Утром в гараже он обнаружил на сиденье автомобиля записку своего сменщика Славки Садофьева. «Мастер! Как не стыдно оставлять такую грязь в салоне и багажнике! Не один пока работаешь. Я жаловаться буду».
«Чистюля нашелся», — подумал Сергачев. Конечно, Славка прав, надо было пустить мойщиц в салон… А сколько раз самому Сергачеву приходилось тратить драгоценное утреннее время, чтобы привести автомобиль в порядок после Славкиной смены? И главное — жаловаться грозит, кому, интересно? Обычно такие чепуховые вопросы сменщики решают между собой…
Вскоре Сергачев забыл об этой записке — началась обычная гонка: посадки, высадки, ожидания, прикидка маршрута, пустяковые разговоры. А теперь, в короткой паузе на непривычно пустующей стоянке у вокзала, вновь вспомнил. Надо избавиться от этого сменщика. Есть слух, что скоро прибудут новые таксомоторы — норов с директора сбили, — а ему, Сергачеву, обещано было, приказом обещано. Не подносить же на блюдечке этому Славке новый аппарат, слишком жирно. Хотя на пару будет вдвое легче «купить» новый таксомотор — приказ приказом, а кое-кому сотенки две презентовать придется, дело известное. Иначе с любым приказом в туалет сходишь — и концов не найдешь.
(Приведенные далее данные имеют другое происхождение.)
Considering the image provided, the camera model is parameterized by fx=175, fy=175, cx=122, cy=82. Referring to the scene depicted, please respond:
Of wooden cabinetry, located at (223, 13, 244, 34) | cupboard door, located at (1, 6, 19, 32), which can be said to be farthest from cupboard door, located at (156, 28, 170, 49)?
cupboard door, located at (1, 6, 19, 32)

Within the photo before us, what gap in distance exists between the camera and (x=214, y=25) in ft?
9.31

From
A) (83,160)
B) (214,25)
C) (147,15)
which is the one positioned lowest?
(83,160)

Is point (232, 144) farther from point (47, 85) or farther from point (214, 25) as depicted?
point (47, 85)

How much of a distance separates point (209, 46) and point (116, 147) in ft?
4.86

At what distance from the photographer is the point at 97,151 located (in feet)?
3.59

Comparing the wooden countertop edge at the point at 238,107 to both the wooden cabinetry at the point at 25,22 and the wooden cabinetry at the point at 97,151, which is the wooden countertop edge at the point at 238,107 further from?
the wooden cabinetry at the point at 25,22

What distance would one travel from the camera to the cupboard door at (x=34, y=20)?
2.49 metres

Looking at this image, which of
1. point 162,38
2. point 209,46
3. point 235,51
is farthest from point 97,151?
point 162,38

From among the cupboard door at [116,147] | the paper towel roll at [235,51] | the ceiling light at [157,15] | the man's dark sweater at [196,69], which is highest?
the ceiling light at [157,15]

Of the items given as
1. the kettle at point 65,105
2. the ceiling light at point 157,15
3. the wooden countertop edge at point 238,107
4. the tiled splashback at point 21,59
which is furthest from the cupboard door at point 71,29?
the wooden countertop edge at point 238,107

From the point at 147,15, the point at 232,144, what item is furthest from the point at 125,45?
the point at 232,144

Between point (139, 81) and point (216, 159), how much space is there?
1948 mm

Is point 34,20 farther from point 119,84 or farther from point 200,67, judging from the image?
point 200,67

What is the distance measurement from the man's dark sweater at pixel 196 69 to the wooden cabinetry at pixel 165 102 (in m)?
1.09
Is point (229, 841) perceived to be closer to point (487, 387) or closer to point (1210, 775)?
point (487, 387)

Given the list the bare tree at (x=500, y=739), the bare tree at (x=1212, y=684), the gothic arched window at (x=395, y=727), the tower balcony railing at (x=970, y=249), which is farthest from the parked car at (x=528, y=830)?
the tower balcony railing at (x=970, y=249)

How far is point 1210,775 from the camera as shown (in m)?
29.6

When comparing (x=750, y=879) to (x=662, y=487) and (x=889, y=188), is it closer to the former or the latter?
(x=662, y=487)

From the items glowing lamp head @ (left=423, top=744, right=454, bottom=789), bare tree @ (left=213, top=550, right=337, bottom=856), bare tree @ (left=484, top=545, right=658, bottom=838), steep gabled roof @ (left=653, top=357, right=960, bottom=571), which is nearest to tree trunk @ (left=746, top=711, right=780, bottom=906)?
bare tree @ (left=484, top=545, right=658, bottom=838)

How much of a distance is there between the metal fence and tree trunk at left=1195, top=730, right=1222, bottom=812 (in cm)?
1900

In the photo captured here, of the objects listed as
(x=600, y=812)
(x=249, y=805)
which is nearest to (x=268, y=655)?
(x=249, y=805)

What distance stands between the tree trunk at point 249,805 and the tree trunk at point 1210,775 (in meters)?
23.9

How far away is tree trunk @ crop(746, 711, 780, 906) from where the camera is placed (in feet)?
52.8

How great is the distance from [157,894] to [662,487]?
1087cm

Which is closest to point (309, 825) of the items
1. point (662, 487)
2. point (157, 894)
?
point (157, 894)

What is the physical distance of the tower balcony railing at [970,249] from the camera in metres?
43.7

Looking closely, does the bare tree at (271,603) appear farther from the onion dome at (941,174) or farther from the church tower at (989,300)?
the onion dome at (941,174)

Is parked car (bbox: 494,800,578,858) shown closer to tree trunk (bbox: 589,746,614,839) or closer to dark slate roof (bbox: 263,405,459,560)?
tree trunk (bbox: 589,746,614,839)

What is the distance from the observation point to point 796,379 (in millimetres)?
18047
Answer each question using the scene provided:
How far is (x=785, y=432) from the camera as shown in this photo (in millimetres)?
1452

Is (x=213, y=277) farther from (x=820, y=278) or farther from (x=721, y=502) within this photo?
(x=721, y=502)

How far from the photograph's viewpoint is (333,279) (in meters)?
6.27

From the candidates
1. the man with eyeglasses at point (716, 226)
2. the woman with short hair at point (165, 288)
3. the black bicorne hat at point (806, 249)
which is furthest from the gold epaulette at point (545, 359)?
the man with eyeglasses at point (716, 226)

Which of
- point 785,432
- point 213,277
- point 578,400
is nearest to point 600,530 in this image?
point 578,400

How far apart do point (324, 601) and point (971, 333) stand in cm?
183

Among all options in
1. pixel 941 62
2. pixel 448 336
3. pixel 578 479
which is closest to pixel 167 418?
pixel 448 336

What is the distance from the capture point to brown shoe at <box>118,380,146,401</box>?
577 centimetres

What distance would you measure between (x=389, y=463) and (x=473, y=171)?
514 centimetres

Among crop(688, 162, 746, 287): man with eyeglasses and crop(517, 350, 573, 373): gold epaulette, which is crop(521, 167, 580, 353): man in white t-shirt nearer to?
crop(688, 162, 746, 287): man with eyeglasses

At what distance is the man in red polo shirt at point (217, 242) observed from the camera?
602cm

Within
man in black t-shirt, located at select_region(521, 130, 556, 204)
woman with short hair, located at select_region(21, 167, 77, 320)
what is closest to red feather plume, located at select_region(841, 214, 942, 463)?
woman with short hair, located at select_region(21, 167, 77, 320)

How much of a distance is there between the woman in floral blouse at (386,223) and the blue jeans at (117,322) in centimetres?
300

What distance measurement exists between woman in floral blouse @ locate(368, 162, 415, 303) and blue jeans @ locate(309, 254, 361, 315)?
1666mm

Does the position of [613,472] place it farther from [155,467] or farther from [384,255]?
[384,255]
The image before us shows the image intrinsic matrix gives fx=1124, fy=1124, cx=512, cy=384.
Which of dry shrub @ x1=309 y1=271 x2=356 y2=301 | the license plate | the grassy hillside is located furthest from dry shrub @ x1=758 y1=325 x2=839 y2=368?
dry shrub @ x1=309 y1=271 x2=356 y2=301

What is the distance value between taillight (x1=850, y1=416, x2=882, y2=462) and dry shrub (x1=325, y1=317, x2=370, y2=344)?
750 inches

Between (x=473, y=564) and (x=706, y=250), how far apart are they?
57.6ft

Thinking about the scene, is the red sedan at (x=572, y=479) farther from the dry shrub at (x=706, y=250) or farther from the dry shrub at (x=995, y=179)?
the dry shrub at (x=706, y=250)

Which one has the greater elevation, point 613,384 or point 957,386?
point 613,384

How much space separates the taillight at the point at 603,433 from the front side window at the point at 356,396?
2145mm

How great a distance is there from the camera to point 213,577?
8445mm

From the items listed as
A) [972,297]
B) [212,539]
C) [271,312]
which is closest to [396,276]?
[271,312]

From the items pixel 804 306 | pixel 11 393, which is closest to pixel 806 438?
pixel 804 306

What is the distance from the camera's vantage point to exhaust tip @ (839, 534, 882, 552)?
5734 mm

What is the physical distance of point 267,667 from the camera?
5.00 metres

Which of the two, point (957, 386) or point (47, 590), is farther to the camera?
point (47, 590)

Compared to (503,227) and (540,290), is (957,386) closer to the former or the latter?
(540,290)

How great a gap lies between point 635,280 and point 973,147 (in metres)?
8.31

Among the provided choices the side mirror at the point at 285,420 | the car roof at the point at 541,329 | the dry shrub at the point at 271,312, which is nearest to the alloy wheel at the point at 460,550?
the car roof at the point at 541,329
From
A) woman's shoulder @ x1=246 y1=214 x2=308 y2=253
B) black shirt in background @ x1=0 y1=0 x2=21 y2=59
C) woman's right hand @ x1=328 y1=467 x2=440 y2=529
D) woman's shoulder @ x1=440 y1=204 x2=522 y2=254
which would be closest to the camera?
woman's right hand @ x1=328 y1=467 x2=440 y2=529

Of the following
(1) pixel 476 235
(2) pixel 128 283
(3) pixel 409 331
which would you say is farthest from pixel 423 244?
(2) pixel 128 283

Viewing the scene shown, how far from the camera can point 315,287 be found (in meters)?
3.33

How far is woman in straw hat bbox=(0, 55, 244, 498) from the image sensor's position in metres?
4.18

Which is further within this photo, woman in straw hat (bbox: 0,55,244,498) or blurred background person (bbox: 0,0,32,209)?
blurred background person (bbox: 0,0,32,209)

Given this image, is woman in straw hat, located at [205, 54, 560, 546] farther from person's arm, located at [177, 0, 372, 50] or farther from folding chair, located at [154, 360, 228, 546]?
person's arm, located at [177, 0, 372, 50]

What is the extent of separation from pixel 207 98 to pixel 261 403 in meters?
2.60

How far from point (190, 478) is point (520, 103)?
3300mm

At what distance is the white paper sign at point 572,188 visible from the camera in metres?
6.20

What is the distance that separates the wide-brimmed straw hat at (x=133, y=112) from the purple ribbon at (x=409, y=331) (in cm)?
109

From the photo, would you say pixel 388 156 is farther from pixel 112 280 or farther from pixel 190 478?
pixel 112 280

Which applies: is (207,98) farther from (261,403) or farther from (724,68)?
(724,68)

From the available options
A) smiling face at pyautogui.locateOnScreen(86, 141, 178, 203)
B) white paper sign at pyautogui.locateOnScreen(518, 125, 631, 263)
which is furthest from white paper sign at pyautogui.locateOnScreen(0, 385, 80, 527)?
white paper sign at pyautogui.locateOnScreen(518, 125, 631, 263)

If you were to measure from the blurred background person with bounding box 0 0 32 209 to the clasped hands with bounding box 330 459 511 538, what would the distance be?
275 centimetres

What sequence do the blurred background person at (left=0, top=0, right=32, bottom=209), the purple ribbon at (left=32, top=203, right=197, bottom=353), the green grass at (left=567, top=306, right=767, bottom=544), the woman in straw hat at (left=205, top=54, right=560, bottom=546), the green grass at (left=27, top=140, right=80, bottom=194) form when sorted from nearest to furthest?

А автомобиль не вобла, долго не простоит.
Дверь распахнулась, и в машину заглянул высокий пожилой мужчина.
— Багажник откройте, водитель.
Чемодан, серый, элегантный, брезгливо улегся на грязный коврик, заняв все пространство между запаской и домкратом.
Сергачев внимательней взглянул на мужчину: знакомое лицо. И этот серый чемодан. И острая линия складки на брюках, аккуратно приподнятых гражданином, когда тот усаживался в таксомотор.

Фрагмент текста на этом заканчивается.